Although the applicant itself did almost nothing to demonstrate that its proposed exception satisfied the relevant regulations, and the hearing was little more than a formality, the record reveals adequate Board consideration of the subject application and includes facts, recited above, from which the Board could make a reasonable judgment that the application met the regulatory prerequisites. See Stewart, supra. The Board's findings, supported by substantial evidence, are clear and concise, and demonstrate a logical nexus between the facts relied upon and the conclusion reached. D.C.Code 1973, § 1-1509(e). Shay, supra; Salsbery, supra; Dietrich, supra. We thus uphold the Board's conclusion and resultant order.

Affirmed in No. 12513.

Reversed and remanded in No. 12304.


[1] The subject neighborhood is an R-5-B residential zone, in which operation of parking lots is ordinarily prohibited.

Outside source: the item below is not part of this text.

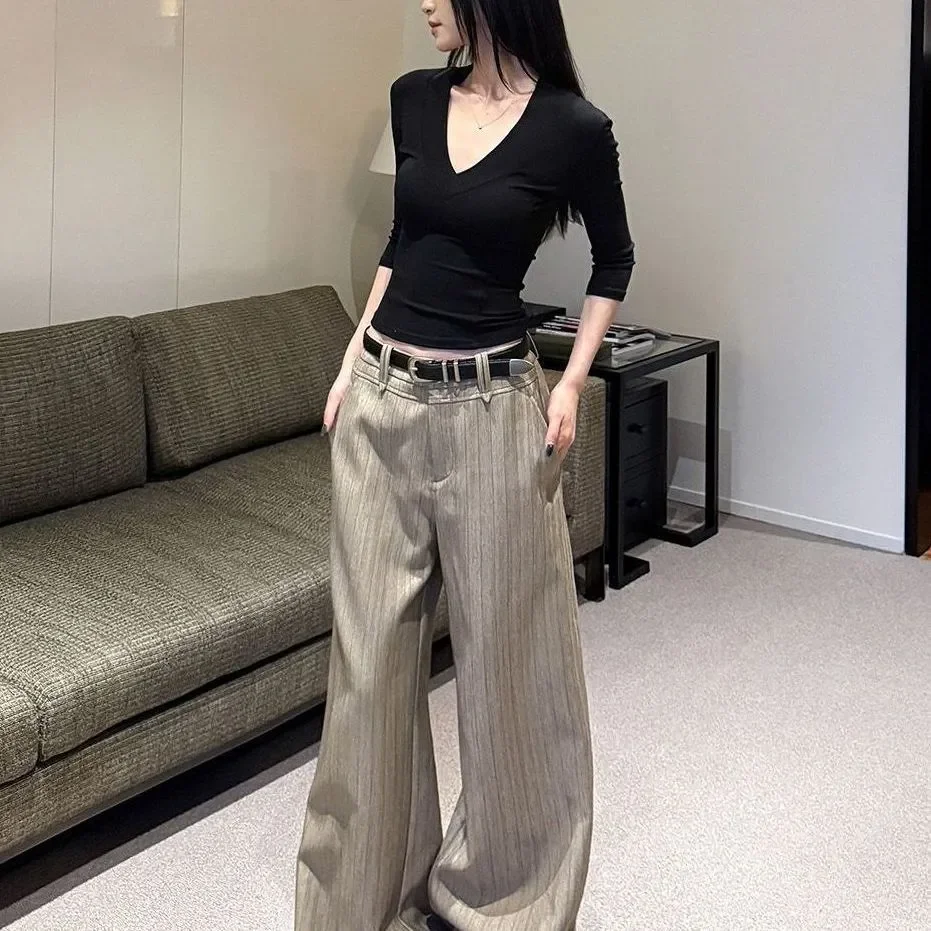 

Commuter Striped Loose Straight Suit Pants Dropping Niche Wide Leg Casual Pants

[2] Section 74.04 of the zoning regulations sets out specifications for the design and maintenance of parking lots in the District of Columbia.

[3] See D.C.Code 1977 Supp., 1 App.Reorg.Plan No. 2 of 1975.

[4] Use of these properties for parking lots without approval ran afoul of zoning regulation § 8105.1, which provides:

[T]he owner or person in charge of or maintaining any building or land or any other person who erects, constructs, re-constructs, alters, converts, maintains, or uses any building or structure or part thereof or land in violation of these regulations shall upon conviction for such violation be punished by a fine of not more than $100 per day for each and every day such violation shall continue.

We note with strong disapproval that the Board failed to respond to this apparent violation of the zoning regulations. Favorable disposition of this application thus ratified an illegal act. The citizens of the District of Columbia are not well served when the Board proceeds in this manner.